Like all songwriters, different songs resonate more deeply with me at different times. But, probably the song that means the most and was also the hardest to write is “Immortal Friend”. I wrote this as a tribute to my brother Robbie, who died of a very rare form of cancer in 2014. It was a very difficult time for me but I knew I needed to express my grief in some way, and so writing a song about it seemed to be the most natural thing to do. It proved a lot harder to write than I could’ve imagined but, in the end, I had a song that I’m still very proud of.
What do you like to do outside of music that contributes to your musicality?
One of my favourite activities is to get out into nature, whether that’s a forest or a beach, or whatever – I find it very inspiring. The city overwhelms my senses so it’s tricky to be creative in that environment. What I’ve learnt is that just about anything can be inspiring if you have an open mind: from old buildings to conversations and, even, fantasy. The beauty of being creative means you have the ability to look at things differently and see beyond the surface. This enables you to find new creative possibilities in the world around you.
I also find reading in whatever form – books or internet articles – a great source of inspiration. One of the songs off the new album – “Leave a Light On” – was inspired by a news story about an American teenage musician who committed suicide in front of a live audience at an open mic night. I took the story and turned it into a song of hope and understanding for people who might be feeling the same way.
How do you feel about the internet in the music business today? How has it affected you as an artist?
I think the music industry feels threatened by the internet because it was never a business model they planned for, which means they have very little control over it.
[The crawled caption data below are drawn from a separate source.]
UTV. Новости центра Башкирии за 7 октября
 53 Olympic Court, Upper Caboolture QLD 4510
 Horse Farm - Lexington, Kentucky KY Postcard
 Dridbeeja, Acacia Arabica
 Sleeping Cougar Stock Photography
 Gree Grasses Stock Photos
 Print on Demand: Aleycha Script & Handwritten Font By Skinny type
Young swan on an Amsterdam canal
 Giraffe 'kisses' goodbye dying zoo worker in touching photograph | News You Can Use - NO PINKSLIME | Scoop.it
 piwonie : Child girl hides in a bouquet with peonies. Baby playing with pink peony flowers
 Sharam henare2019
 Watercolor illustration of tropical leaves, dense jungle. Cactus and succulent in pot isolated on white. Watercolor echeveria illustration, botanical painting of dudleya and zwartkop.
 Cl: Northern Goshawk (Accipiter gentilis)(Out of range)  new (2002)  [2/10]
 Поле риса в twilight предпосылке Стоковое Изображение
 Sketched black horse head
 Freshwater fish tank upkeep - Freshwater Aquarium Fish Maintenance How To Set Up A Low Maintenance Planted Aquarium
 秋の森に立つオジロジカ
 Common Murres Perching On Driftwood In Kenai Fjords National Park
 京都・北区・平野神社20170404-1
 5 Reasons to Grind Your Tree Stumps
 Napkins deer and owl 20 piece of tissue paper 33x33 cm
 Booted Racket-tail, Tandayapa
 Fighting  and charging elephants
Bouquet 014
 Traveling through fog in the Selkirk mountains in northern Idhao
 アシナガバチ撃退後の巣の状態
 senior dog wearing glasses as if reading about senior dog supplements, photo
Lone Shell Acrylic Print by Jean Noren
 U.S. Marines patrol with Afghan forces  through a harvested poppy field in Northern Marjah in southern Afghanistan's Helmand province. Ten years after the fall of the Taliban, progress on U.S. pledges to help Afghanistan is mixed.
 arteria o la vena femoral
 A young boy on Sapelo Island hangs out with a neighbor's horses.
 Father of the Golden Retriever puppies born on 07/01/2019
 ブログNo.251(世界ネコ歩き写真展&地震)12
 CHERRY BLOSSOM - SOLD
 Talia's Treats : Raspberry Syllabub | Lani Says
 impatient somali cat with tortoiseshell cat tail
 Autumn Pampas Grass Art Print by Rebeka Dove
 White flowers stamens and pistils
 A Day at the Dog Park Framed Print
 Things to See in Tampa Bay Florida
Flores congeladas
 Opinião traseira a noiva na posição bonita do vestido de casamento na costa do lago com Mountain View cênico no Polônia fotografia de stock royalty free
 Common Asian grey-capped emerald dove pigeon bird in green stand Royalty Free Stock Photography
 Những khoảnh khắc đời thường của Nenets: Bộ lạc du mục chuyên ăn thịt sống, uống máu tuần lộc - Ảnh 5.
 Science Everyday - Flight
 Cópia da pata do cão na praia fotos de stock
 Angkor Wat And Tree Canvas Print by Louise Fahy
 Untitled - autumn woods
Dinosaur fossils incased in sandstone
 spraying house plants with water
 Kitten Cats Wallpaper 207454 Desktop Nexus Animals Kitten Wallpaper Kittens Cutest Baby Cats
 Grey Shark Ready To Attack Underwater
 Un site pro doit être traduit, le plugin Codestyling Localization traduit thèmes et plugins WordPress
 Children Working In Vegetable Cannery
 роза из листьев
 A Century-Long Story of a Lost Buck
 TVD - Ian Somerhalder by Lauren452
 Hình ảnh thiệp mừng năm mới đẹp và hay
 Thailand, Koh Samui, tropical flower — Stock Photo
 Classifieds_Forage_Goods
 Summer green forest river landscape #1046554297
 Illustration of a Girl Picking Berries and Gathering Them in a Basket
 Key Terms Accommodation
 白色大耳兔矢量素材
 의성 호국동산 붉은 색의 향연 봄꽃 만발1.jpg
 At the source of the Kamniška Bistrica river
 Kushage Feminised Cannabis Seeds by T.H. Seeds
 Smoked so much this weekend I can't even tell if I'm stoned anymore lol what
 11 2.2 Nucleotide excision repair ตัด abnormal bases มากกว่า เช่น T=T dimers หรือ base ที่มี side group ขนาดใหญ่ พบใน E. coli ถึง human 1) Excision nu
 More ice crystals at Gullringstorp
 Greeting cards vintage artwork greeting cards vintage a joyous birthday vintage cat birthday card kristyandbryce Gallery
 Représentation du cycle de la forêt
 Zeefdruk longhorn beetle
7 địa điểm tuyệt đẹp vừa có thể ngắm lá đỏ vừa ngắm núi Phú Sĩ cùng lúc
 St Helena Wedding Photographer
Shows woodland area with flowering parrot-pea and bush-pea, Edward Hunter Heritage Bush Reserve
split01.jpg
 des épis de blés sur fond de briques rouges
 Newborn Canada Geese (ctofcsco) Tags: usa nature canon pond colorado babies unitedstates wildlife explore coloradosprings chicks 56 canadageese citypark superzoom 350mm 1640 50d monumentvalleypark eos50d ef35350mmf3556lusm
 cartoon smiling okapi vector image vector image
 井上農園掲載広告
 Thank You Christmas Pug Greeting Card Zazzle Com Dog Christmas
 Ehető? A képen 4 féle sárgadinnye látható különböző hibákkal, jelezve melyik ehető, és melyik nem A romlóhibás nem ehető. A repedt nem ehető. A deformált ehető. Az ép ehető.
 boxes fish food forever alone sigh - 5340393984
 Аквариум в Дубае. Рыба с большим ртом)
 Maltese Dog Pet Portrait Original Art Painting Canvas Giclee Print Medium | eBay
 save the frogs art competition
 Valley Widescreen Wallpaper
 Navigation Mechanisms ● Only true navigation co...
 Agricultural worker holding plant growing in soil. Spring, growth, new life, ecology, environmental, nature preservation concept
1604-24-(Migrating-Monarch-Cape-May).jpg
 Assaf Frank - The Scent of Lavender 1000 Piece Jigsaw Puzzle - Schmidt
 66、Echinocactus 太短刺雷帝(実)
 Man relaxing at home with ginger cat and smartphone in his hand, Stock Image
Sure, they can try by spending lots of money on advertising so their artists get in front of more faces but, at the end of the day, for independent artists like me it has levelled the playing field a lot.
That’s not to say there aren’t challenges – the industry has changed so much that there are no longer the opportunities there once were for new artists to break through, and the industry can’t afford to invest in new artists unless they are already creating a scene for themselves. The good thing is that this has forced musicians to become more self-reliant and make and release their own records – at which point the need for a record label can become meaningless. You as an artist are then in direct control of your destiny, which can be a bit scary and overwhelming sometimes!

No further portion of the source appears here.